:: Source passage

Haha, it's really nothing special. I was quite rushed in putting it together. I would have liked to have taken more time in setting it up but I just didn't have the luxury. I guess it turned out better than I thought. As long as the fishes are happy, then I'm happy.  I'll post updates tonight.


----------



## pat3612 (Jan 29, 2008)

You did a great job. Just wondering what lights are you using have to get some new ones for the 100gal are you using fertilizer Thanks Pat


----------



## gunnerx (Mar 20, 2008)

I just picked up a 6ft AZOO triple PC light from Aquatic Designs on PN and it's quite nice. I'm going to retrofit my cold cathode moonlight into it. I'm using Seachem Flourish Excel, Flourish and Iron right now. I'm not sure if I will need other ferts.

I took a video of the tank. You can view it on youtube.


----------



## gunnerx (Mar 20, 2008)

Completed retrofitting my new 6ft light with the cold cathode I got for Moon Lighting. I'm quite pleased with the end result. Here are the pictures.


----------



## Calmer (Mar 9, 2008)

Very nice.  It adds quite a bit of mystery to the aquarium.


----------



## pat3612 (Jan 29, 2008)

That looks great really looks like moonlight Pat


----------



## Tabatha (Dec 29, 2007)

Sexy time!


----------



## gunnerx (Mar 20, 2008)

Hahaha, I noticed a big difference with the moonlight on though. The fishes are out and about instead of hiding in the rocks. The calvus seem to enjoy it quite a bit and swim about in the open. However, the Cyps are also quite active and the males keep swimming back and forth. I will have to keep them guessing and setup the moonlight to be on at certain days of the week.


----------



## gunnerx (Mar 20, 2008)

It's been a while since my last update on this. The plants have grown out of control. The java moss and christmas moss have grown quite a bit too. The java fern are quite healthy and looking good. The fishes seem to be in harmony now and getting along quite well. I don't think there has been any other losses in the tank.

I really need to prune these plants.









The white dots on the sand are trumpet snails.









I really like the Christmas Moss.

::::
:: Data provided

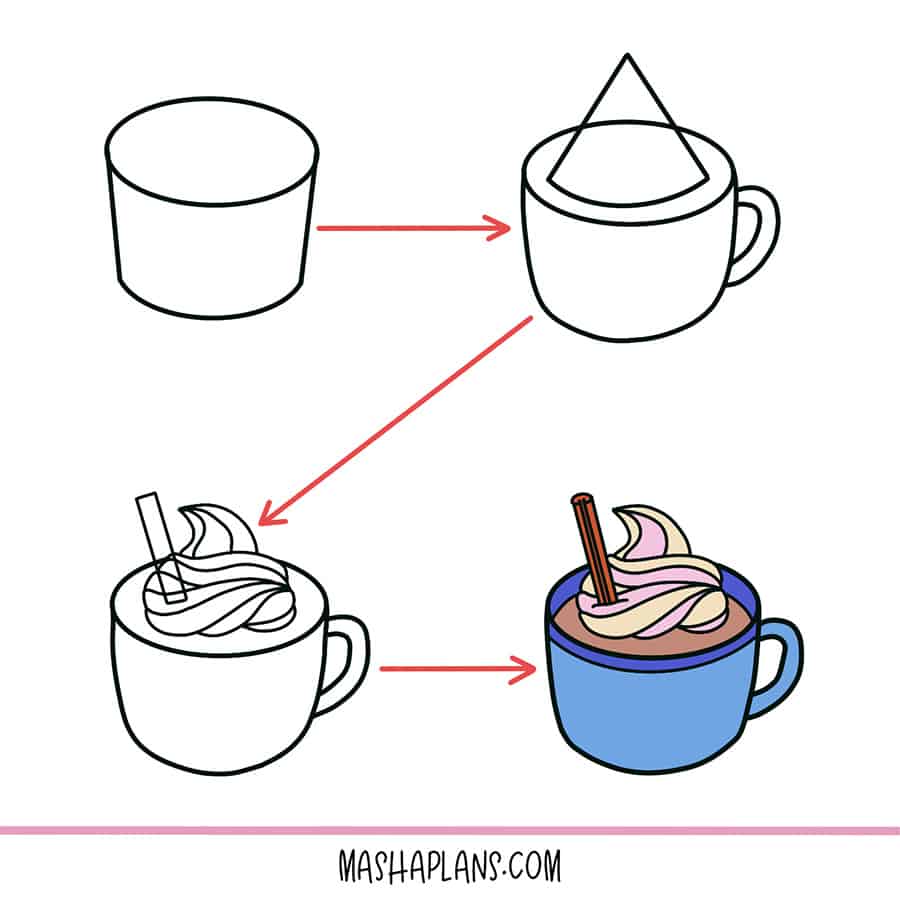 MASHAPLANS.COM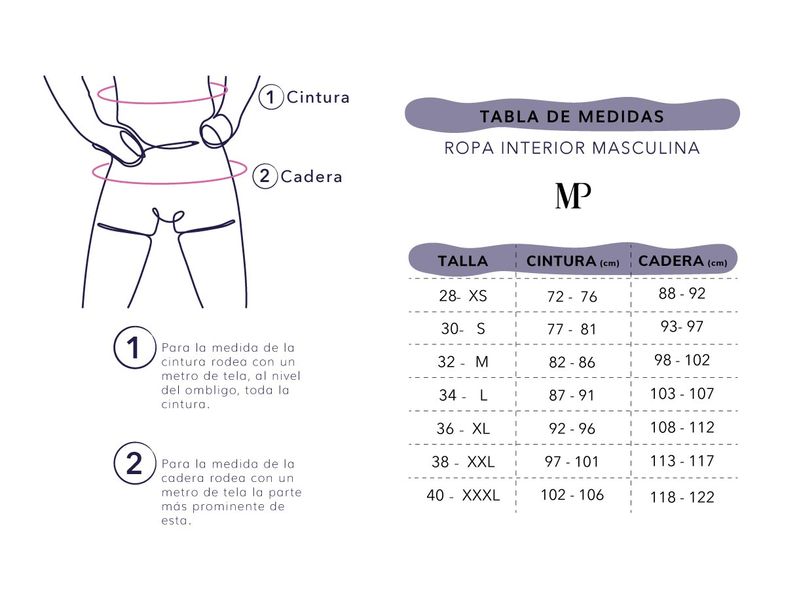 1 Cintura

2 Cadera

1 Para la medida de la cintura rodea con un metro de tela, al nivel del ombligo, toda la cintura.

2 Para la medida de la cadera rodea con un metro de tela la parte más prominente de esta.

TABLA DE MEDIDAS

ROPA INTERIOR MASCULINA

MP

| TALLA | CINTURA (cm) | CADERA (cm) |
|---|---|---|
| 28- XS | 72 - 76 | 88 - 92 |
| 30- S | 77 - 81 | 93- 97 |
| 32 - M | 82 - 86 | 98 - 102 |
| 34 - L | 87 - 91 | 103 - 107 |
| 36 - XL | 92 - 96 | 108 - 112 |
| 38 - XXL | 97 - 101 | 113 - 117 |
| 40 - XXXL | 102 - 106 | 118 - 122 |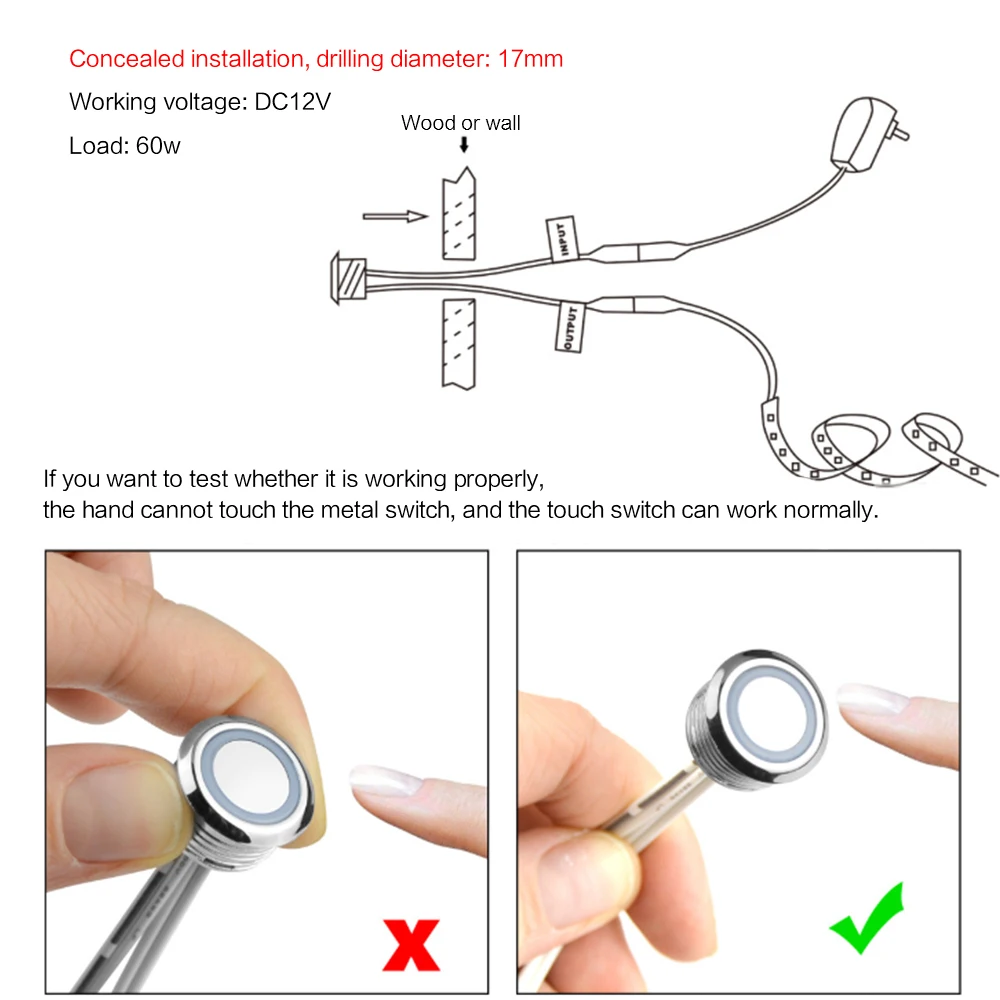 Concealed installation, drilling diameter: 17mm

Working voltage: DC12V

Load: 60w

Wood or wall

INPUT

OUTPUT

If you want to test whether it is working properly, the hand cannot touch the metal switch, and the touch switch can work normally.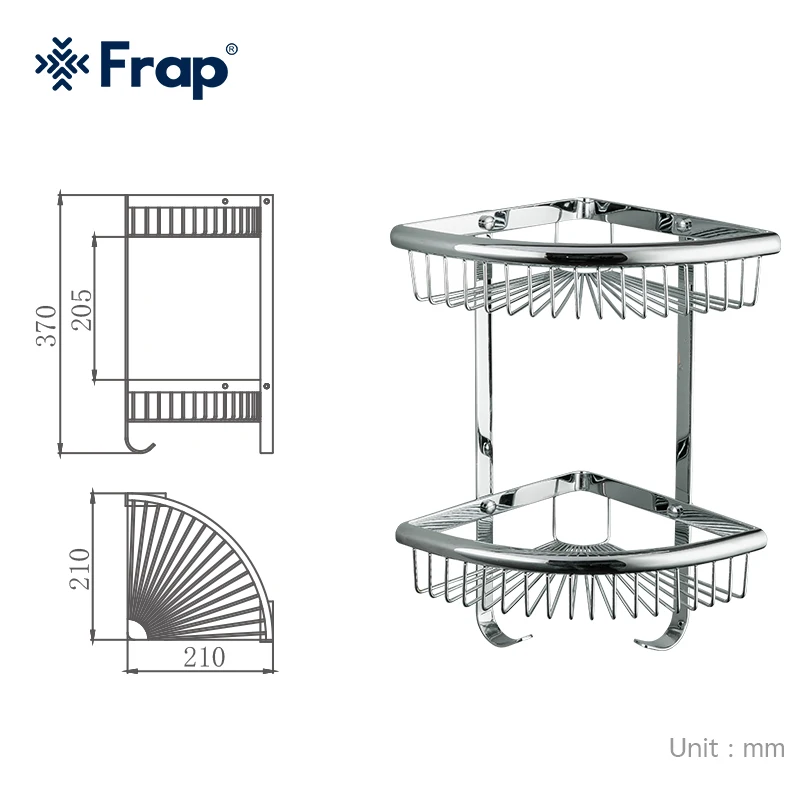 Frap®

370

205

210

210

Unit : mm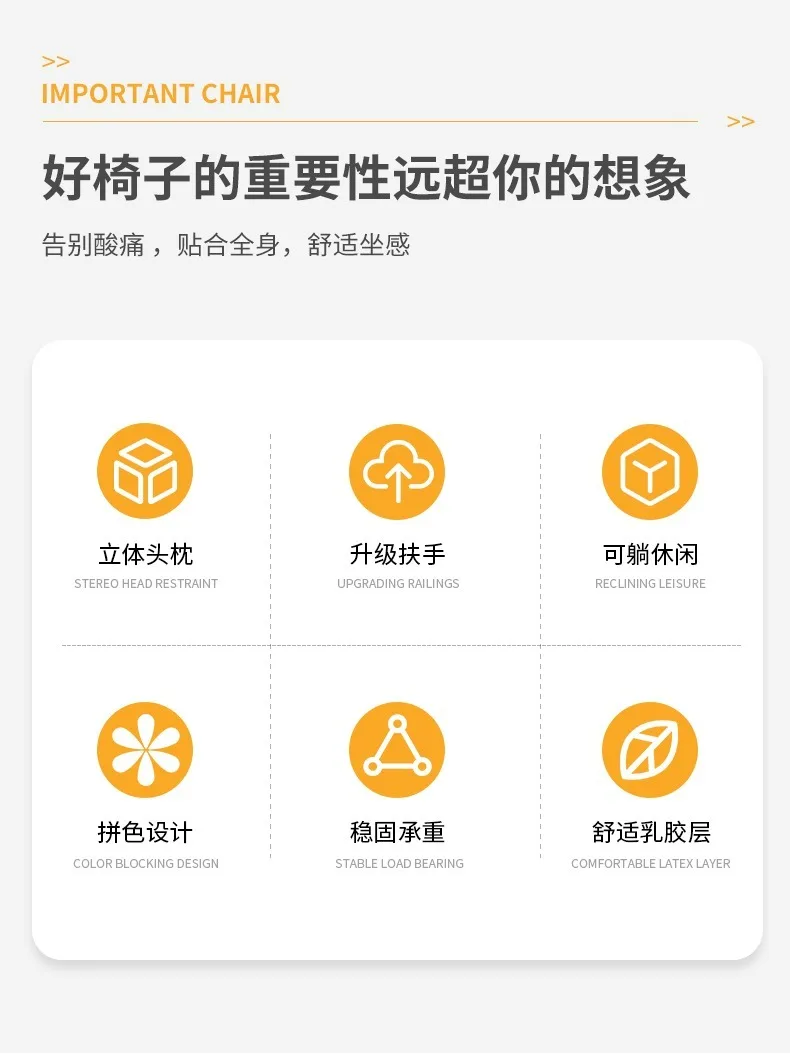 >>
IMPORTANT CHAIR

>>

好椅子的重要性远超你的想象

告别酸痛，贴合全身，舒适坐感

立体头枕
STEREO HEAD RESTRAINT

升级扶手
UPGRADING RAILINGS

可躺休闲
RECLINING LEISURE

拼色设计
COLOR BLOCKING DESIGN

稳固承重
STABLE LOAD BEARING

舒适乳胶层
COMFORTABLE LATEX LAYER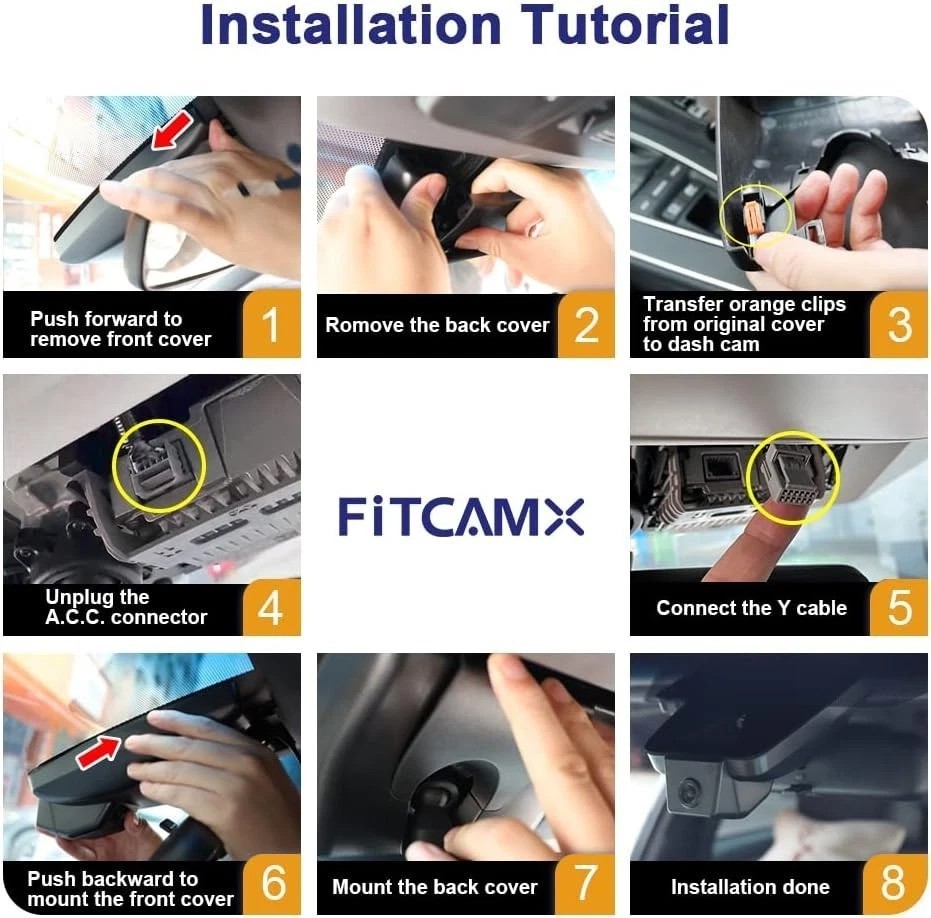 Installation Tutorial

Push forward to remove front cover 1

Romove the back cover 2

Transfer orange clips from original cover to dash cam 3

Unplug the A.C.C. connector 4

FiTCAMX

Connect the Y cable 5

Push backward to mount the front cover 6

Mount the back cover 7

Installation done 8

::::

** Task item A **
In the aquarium thread, shorten the paragraph beginning "It's been a while since my last update on this" while keeping its main facts.
** Task item B **
From the aquarium thread, set down everything from "Hahaha, I noticed" down to "of the week.".

** Response area A **
Since the last update, the plants have overgrown, and the java moss and christmas moss have grown a lot as well. The java fern is healthy. The fish now get along well, and there seem to have been no further losses in the tank.

** Response area B **
Hahaha, I noticed a big difference with the moonlight on though. The fishes are out and about instead of hiding in the rocks. The calvus seem to enjoy it quite a bit and swim about in the open. However, the Cyps are also quite active and the males keep swimming back and forth. I will have to keep them guessing and setup the moonlight to be on at certain days of the week.